--- Work instructions ---
Pictures should be left out while the data beneath this task is written out word for word.
··· Data section
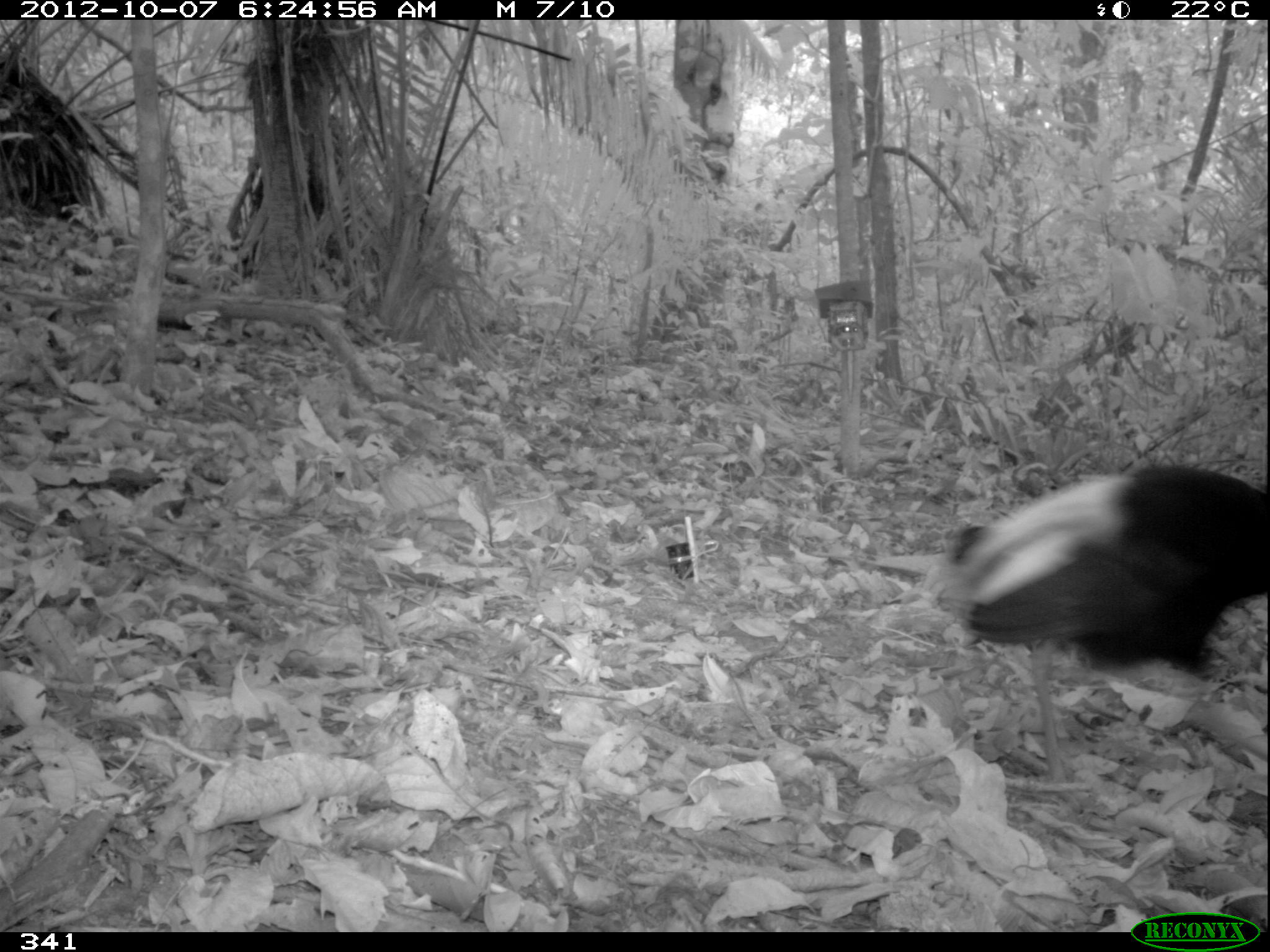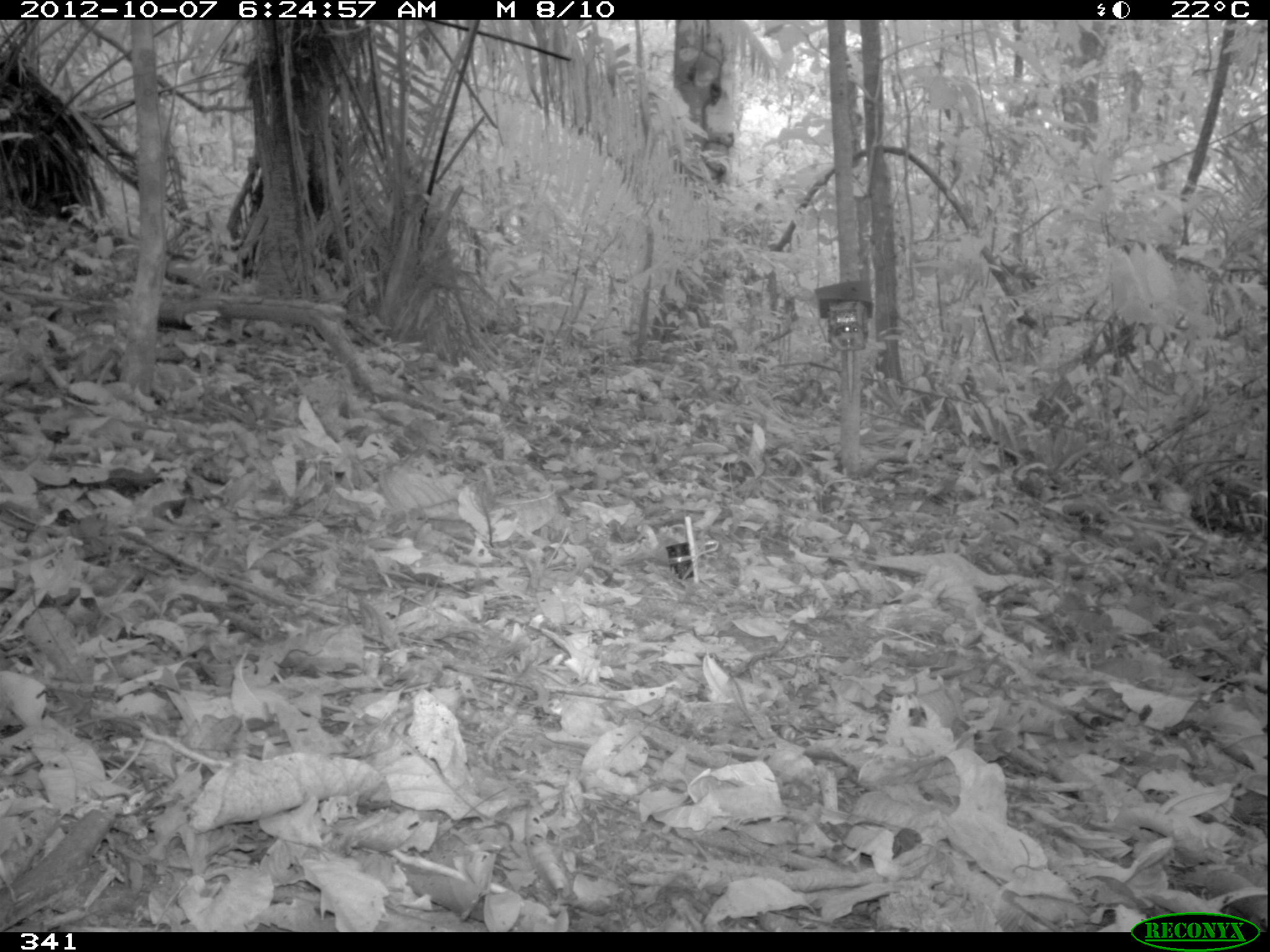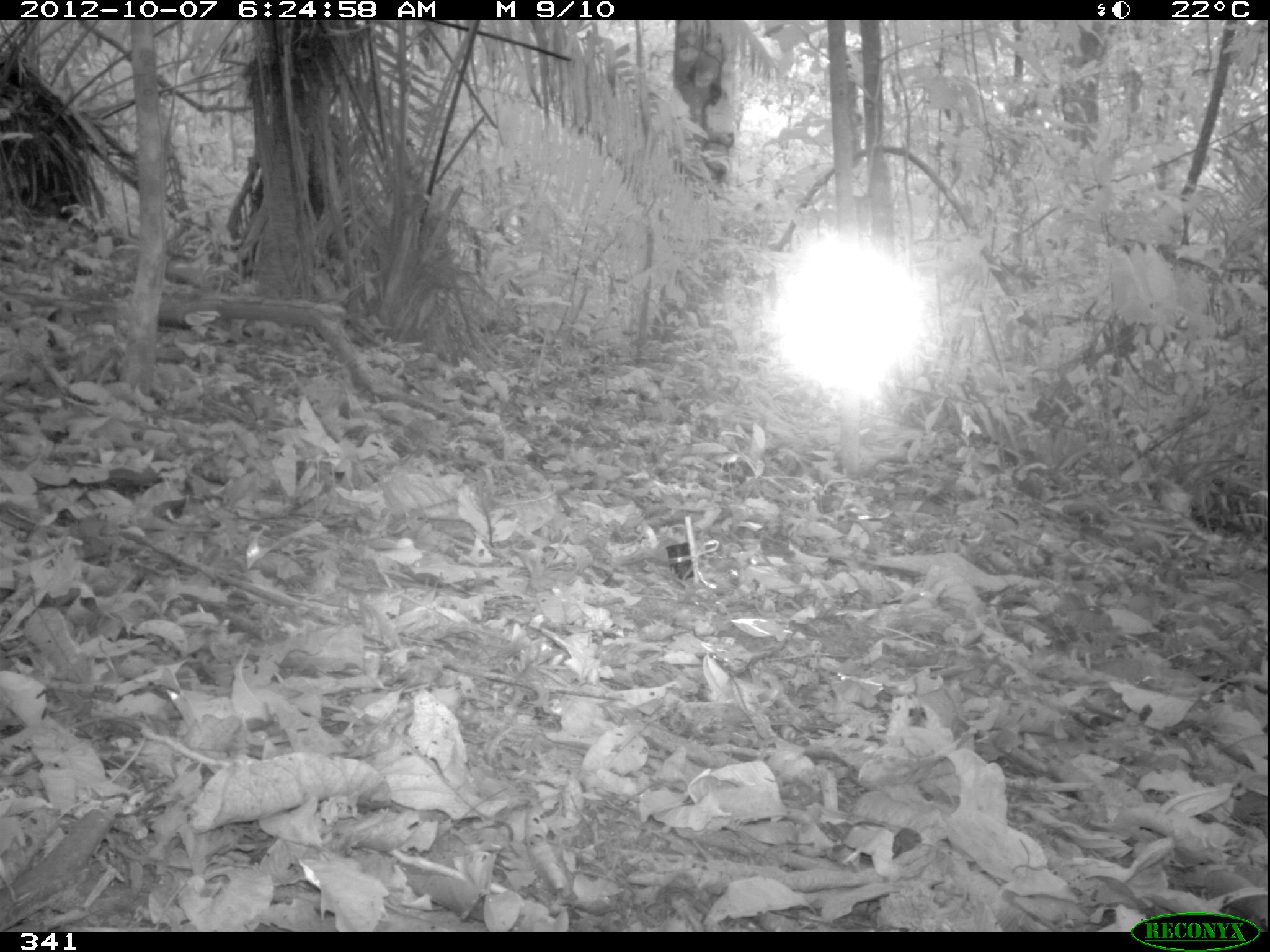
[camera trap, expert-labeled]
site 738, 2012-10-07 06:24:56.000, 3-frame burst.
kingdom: Animalia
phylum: Chordata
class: Aves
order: Gruiformes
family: Psophiidae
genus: Psophia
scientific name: Psophia leucoptera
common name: pale-winged trumpeter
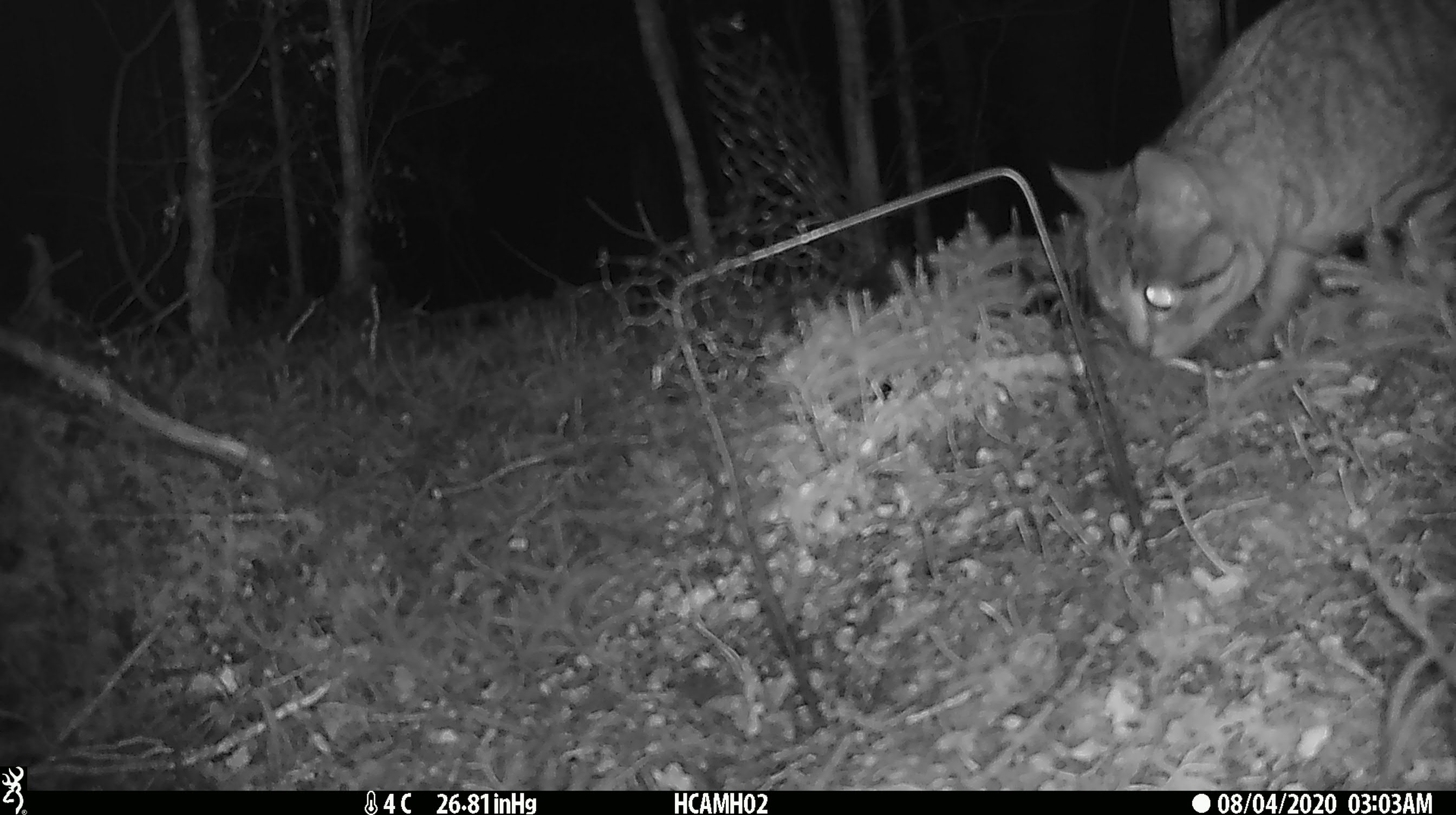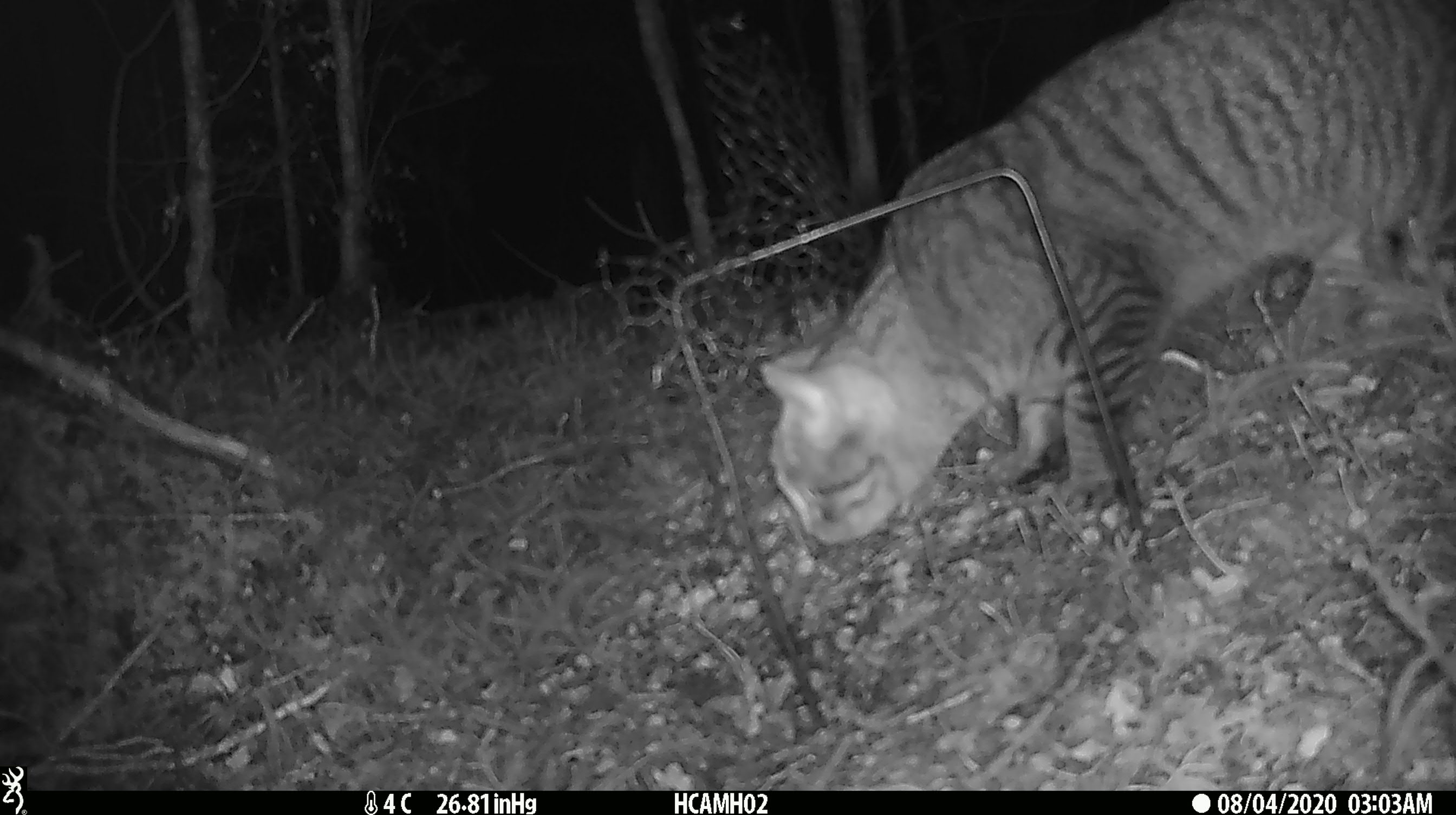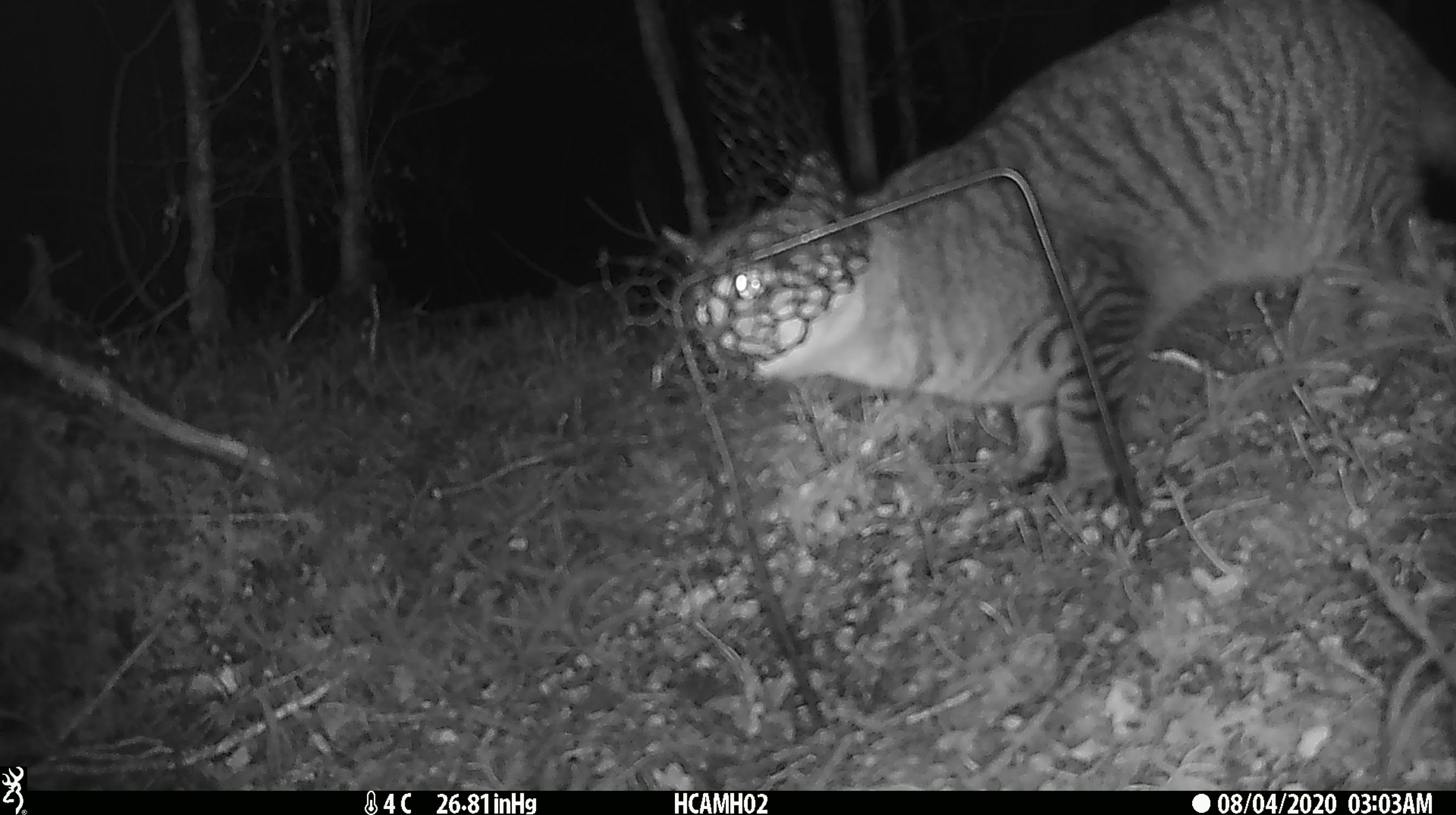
······
--- Solution ---
[camera trap, expert-labeled]
site 738, 2012-10-07 06:24:56.000, 3-frame burst.
kingdom: Animalia
phylum: Chordata
class: Aves
order: Gruiformes
family: Psophiidae
genus: Psophia
scientific name: Psophia leucoptera
common name: pale-winged trumpeter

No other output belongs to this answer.